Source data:
Segment Open

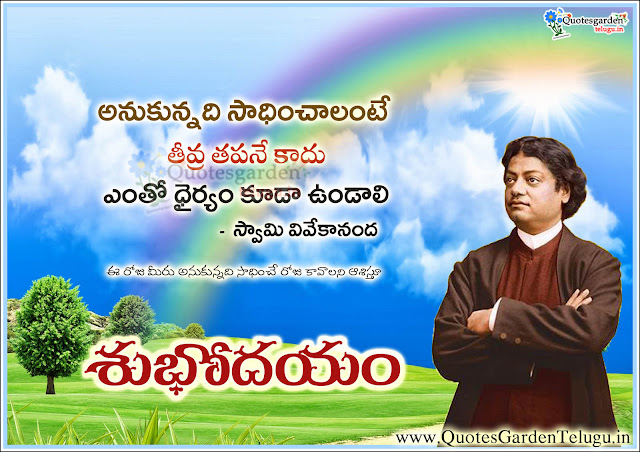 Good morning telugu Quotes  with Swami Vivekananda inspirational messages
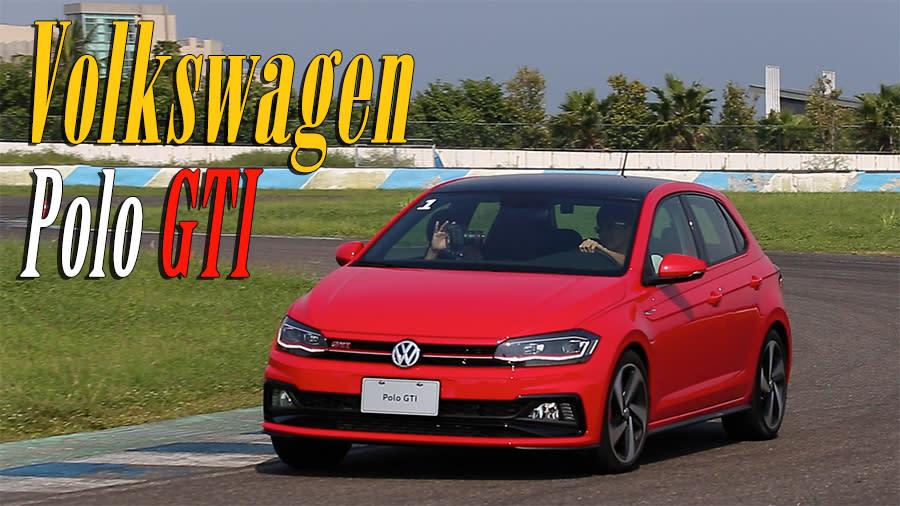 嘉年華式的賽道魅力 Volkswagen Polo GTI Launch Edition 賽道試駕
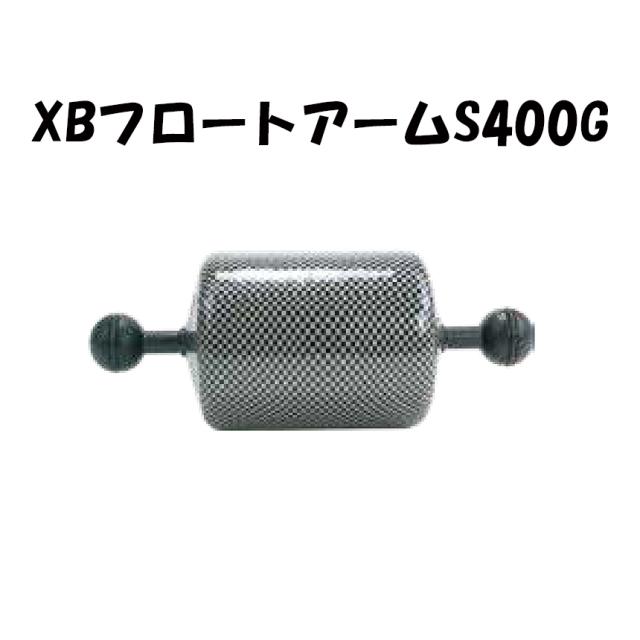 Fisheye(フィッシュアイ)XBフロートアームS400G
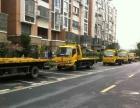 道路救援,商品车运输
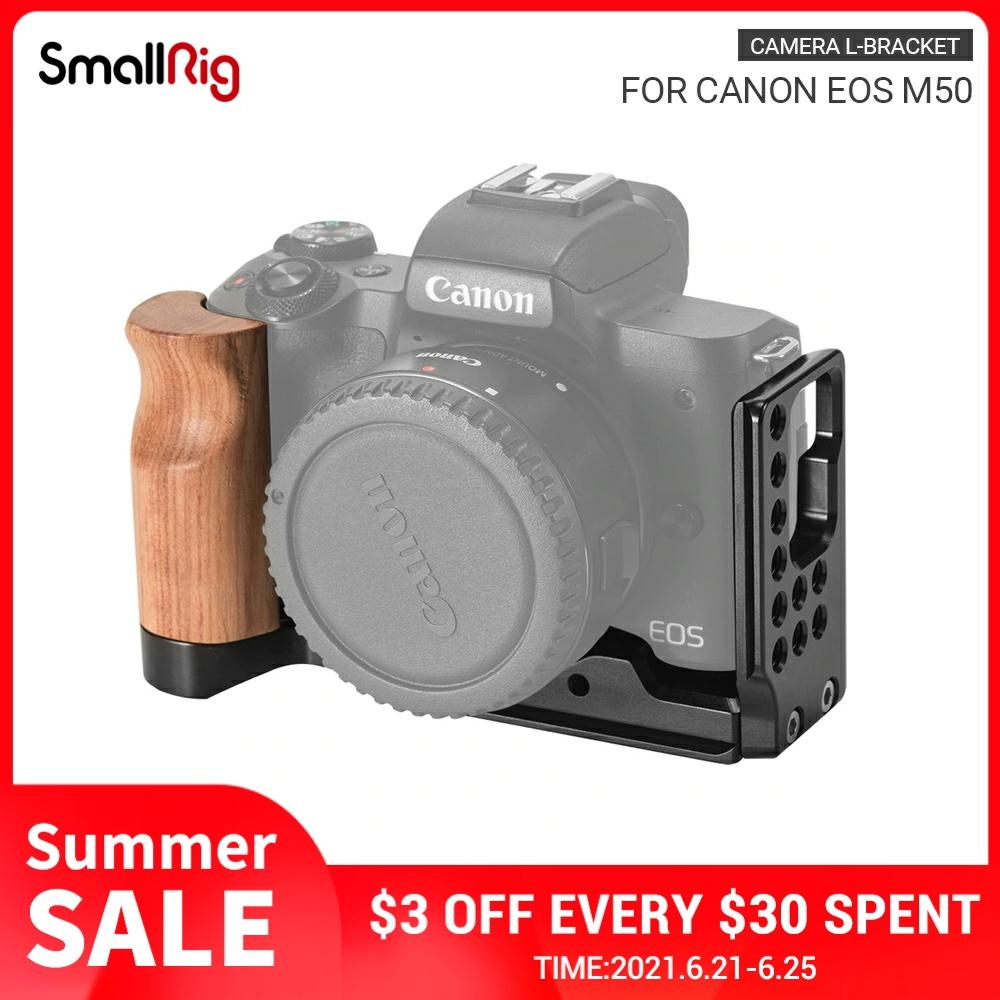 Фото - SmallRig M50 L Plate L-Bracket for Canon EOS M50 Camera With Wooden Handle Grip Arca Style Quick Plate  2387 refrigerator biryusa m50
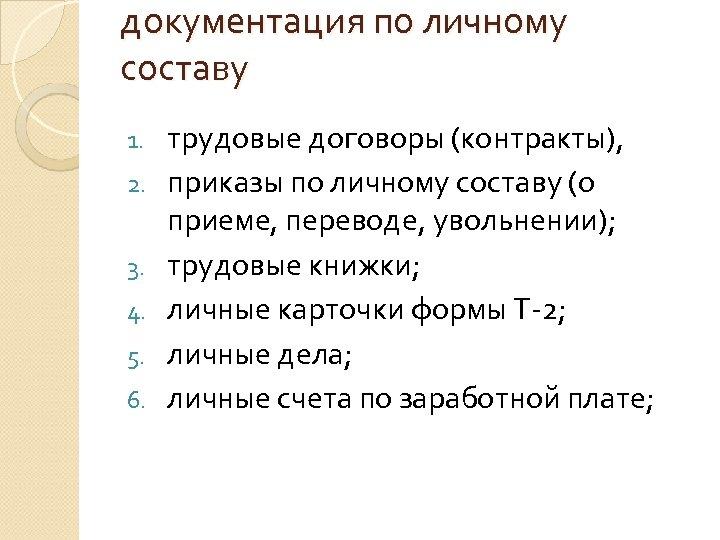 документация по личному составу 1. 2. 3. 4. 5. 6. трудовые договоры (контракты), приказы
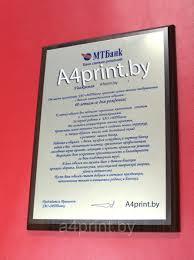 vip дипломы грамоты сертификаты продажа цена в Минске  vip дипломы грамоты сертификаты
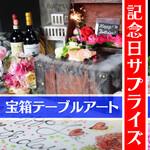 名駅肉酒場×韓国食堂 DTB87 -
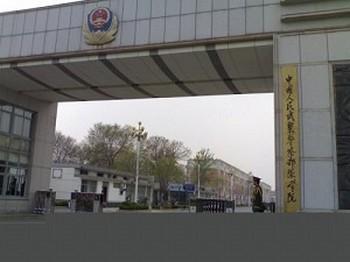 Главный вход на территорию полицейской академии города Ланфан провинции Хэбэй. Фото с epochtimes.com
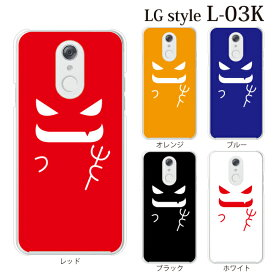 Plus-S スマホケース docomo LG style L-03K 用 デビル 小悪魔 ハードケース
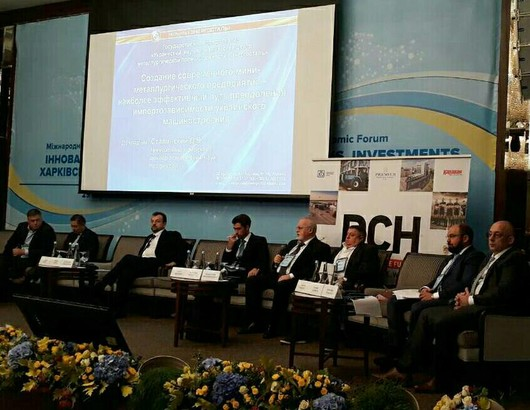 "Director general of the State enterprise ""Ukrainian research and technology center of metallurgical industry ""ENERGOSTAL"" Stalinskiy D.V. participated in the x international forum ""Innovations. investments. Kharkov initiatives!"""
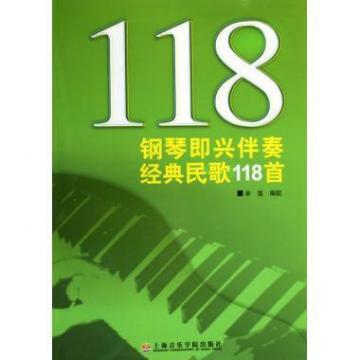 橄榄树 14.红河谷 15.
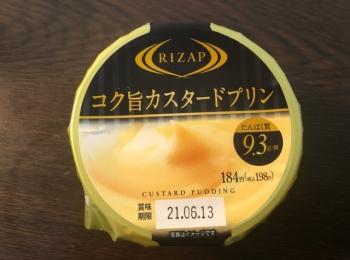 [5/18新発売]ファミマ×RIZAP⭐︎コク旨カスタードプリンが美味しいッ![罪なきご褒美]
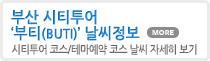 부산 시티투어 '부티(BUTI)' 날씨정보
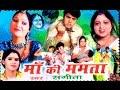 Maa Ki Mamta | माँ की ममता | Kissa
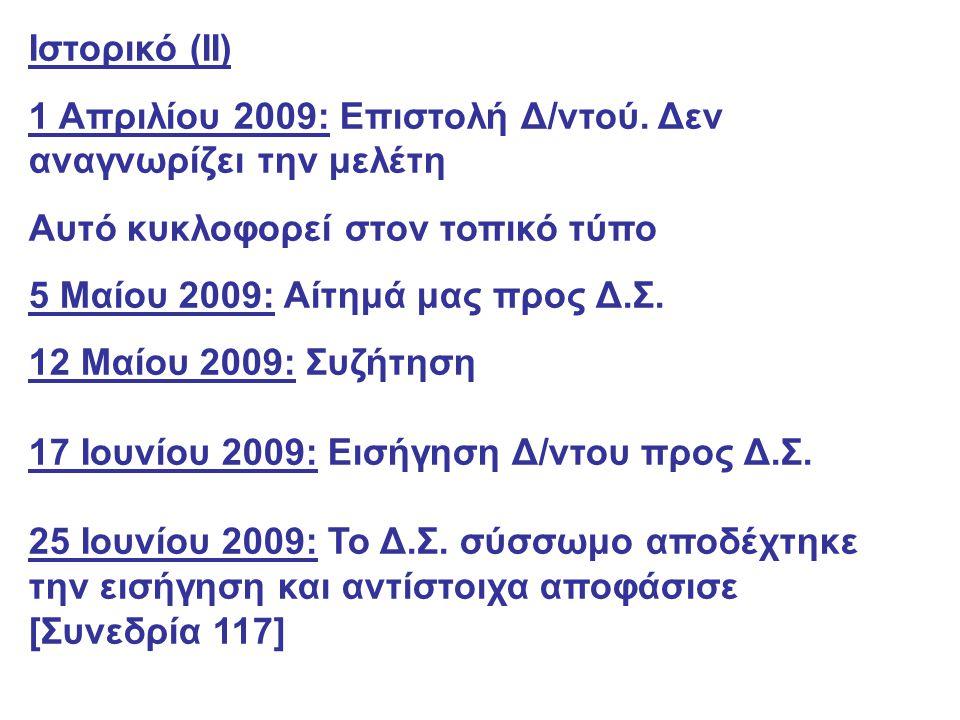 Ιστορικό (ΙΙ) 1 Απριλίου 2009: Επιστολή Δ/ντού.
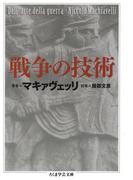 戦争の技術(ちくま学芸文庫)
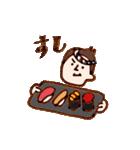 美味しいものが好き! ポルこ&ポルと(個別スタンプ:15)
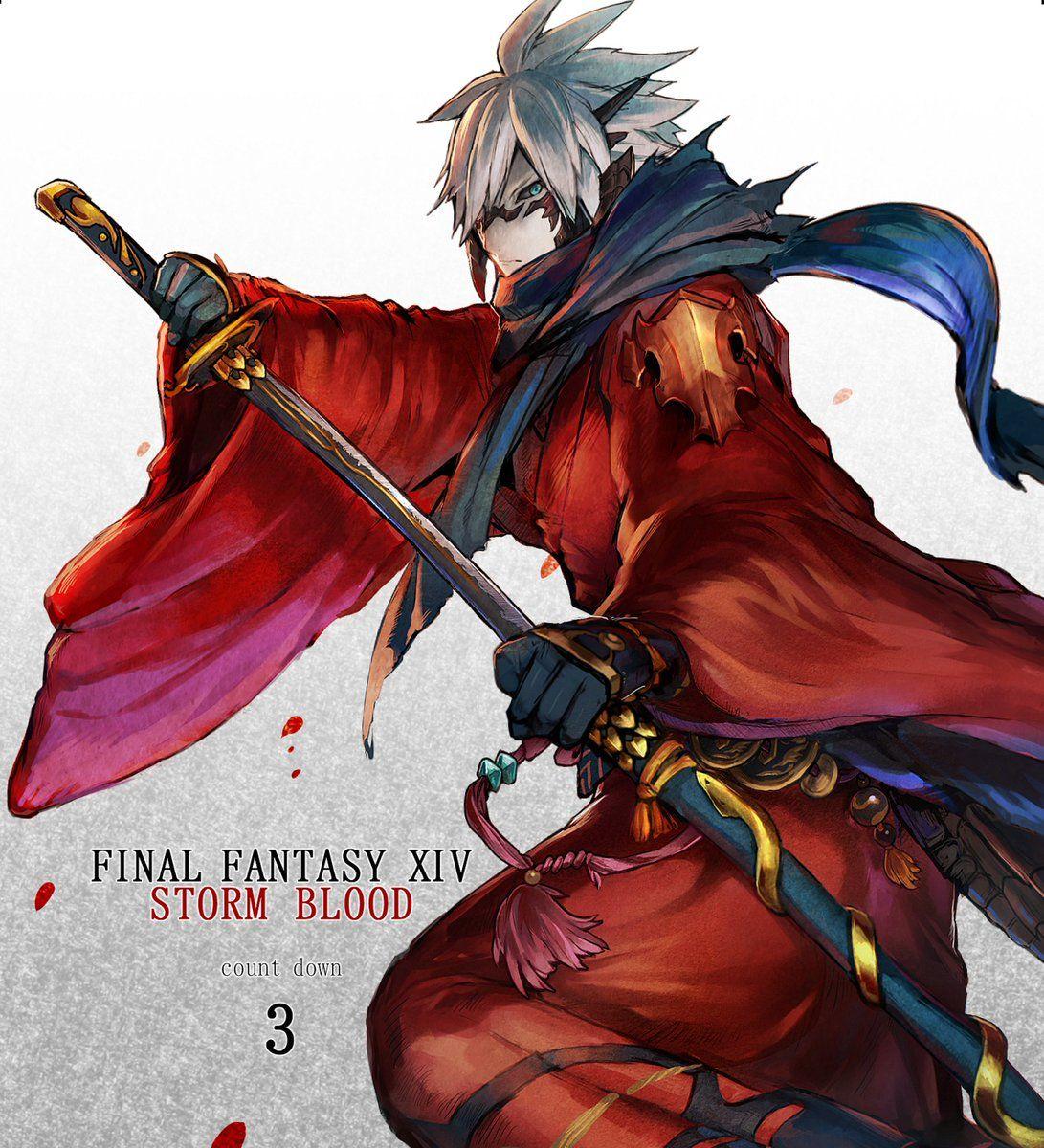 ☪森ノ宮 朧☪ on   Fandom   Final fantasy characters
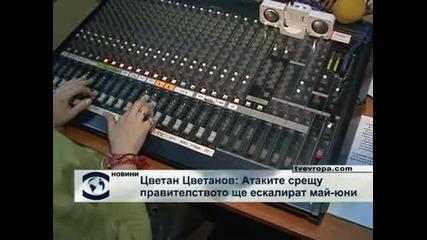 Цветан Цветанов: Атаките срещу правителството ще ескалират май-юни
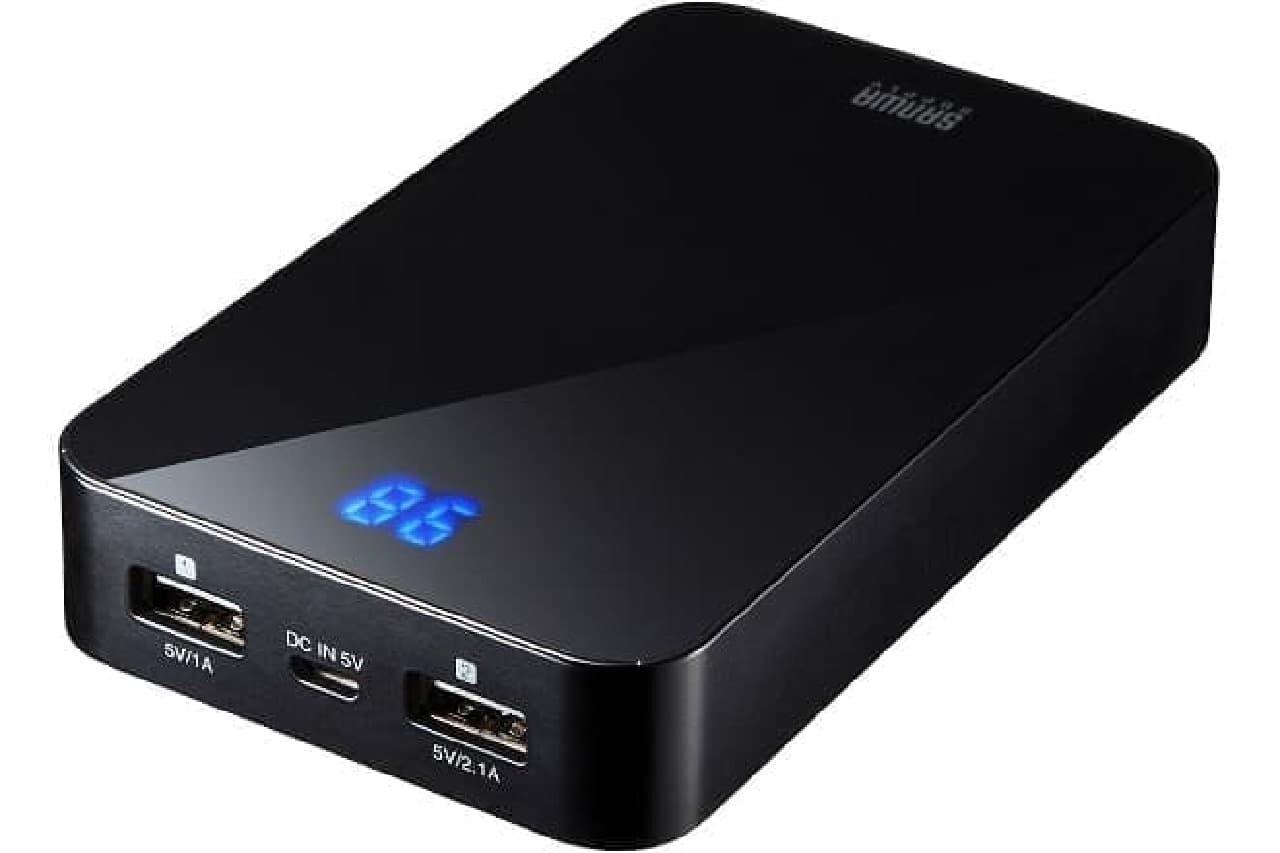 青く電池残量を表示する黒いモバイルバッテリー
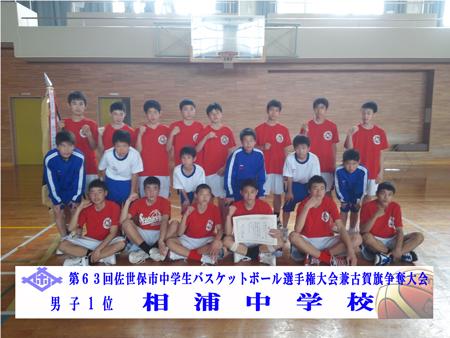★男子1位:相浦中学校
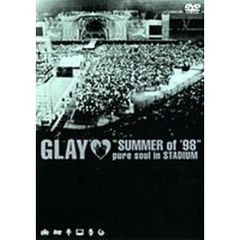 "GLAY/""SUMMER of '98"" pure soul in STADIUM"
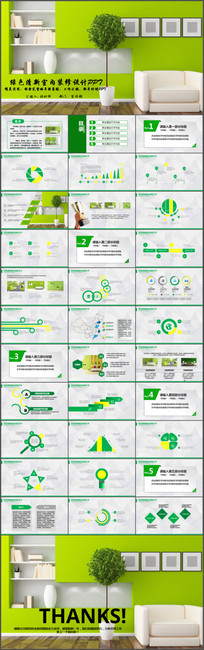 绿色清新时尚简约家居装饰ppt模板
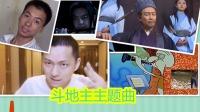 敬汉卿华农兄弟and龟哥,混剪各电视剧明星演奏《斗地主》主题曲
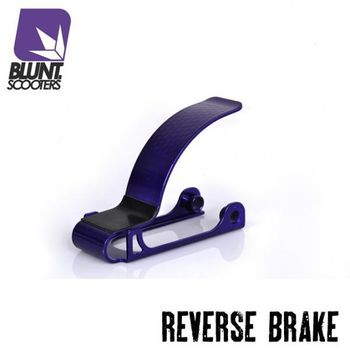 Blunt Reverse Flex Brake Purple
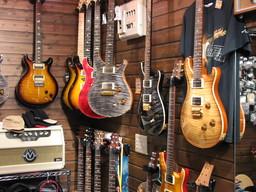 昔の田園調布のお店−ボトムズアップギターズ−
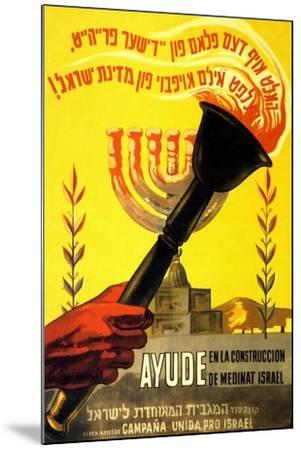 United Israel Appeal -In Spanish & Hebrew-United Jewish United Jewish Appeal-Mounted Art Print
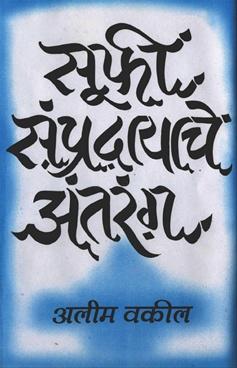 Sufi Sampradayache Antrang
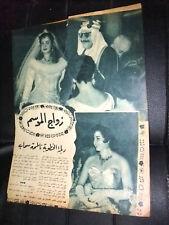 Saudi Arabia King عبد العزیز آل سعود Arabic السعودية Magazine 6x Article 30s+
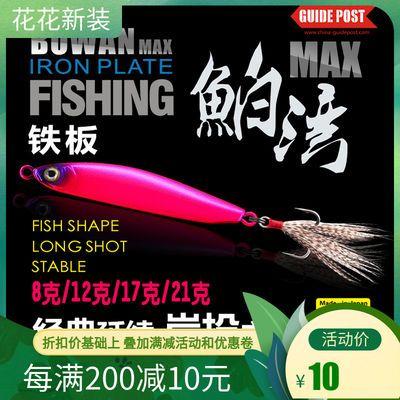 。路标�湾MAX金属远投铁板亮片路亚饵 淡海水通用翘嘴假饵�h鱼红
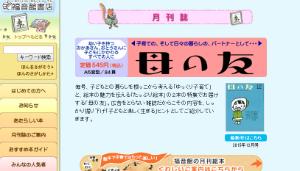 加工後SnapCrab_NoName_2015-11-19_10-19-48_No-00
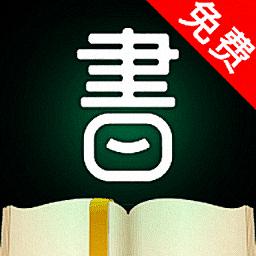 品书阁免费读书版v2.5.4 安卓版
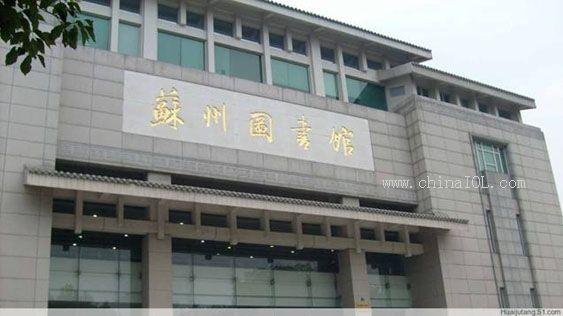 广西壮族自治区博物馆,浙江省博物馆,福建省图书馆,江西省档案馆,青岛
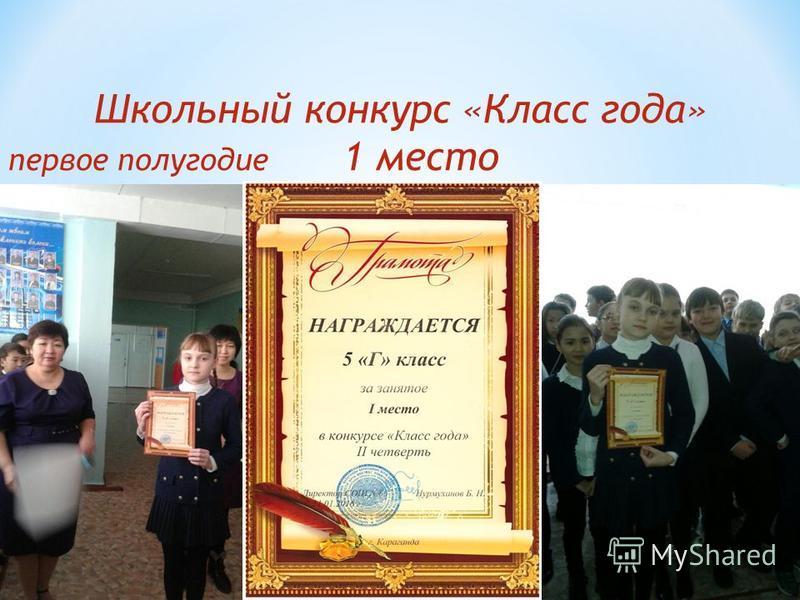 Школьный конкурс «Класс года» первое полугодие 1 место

Segment Closed

Your task is to repeat the entries above exactly, omitting the pictures.

> [Answer to this problem]
 Good morning telugu Quotes  with Swami Vivekananda inspirational messages
 嘉年華式的賽道魅力 Volkswagen Polo GTI Launch Edition 賽道試駕
 Fisheye(フィッシュアイ)XBフロートアームS400G
 道路救援,商品车运输
 Фото - SmallRig M50 L Plate L-Bracket for Canon EOS M50 Camera With Wooden Handle Grip Arca Style Quick Plate  2387 refrigerator biryusa m50
 документация по личному составу 1. 2. 3. 4. 5. 6. трудовые договоры (контракты), приказы
 vip дипломы грамоты сертификаты продажа цена в Минске  vip дипломы грамоты сертификаты
 名駅肉酒場×韓国食堂 DTB87 -
 Главный вход на территорию полицейской академии города Ланфан провинции Хэбэй. Фото с epochtimes.com
 Plus-S スマホケース docomo LG style L-03K 用 デビル 小悪魔 ハードケース
 "Director general of the State enterprise ""Ukrainian research and technology center of metallurgical industry ""ENERGOSTAL"" Stalinskiy D.V. participated in the x international forum ""Innovations. investments. Kharkov initiatives!"""
 橄榄树 14.红河谷 15.
 [5/18新発売]ファミマ×RIZAP⭐︎コク旨カスタードプリンが美味しいッ![罪なきご褒美]
 부산 시티투어 '부티(BUTI)' 날씨정보
 Maa Ki Mamta | माँ की ममता | Kissa
 Ιστορικό (ΙΙ) 1 Απριλίου 2009: Επιστολή Δ/ντού.
 戦争の技術(ちくま学芸文庫)
 美味しいものが好き! ポルこ&ポルと(個別スタンプ:15)
 ☪森ノ宮 朧☪ on   Fandom   Final fantasy characters
 Цветан Цветанов: Атаките срещу правителството ще ескалират май-юни
 青く電池残量を表示する黒いモバイルバッテリー
★男子1位:相浦中学校
 "GLAY/""SUMMER of '98"" pure soul in STADIUM"
 绿色清新时尚简约家居装饰ppt模板
 敬汉卿华农兄弟and龟哥,混剪各电视剧明星演奏《斗地主》主题曲
 Blunt Reverse Flex Brake Purple
 昔の田園調布のお店−ボトムズアップギターズ−
 United Israel Appeal -In Spanish & Hebrew-United Jewish United Jewish Appeal-Mounted Art Print
 Sufi Sampradayache Antrang
 Saudi Arabia King عبد العزیز آل سعود Arabic السعودية Magazine 6x Article 30s+
 。路标�湾MAX金属远投铁板亮片路亚饵 淡海水通用翘嘴假饵�h鱼红
 加工後SnapCrab_NoName_2015-11-19_10-19-48_No-00
 品书阁免费读书版v2.5.4 安卓版
 广西壮族自治区博物馆,浙江省博物馆,福建省图书馆,江西省档案馆,青岛
 Школьный конкурс «Класс года» первое полугодие 1 место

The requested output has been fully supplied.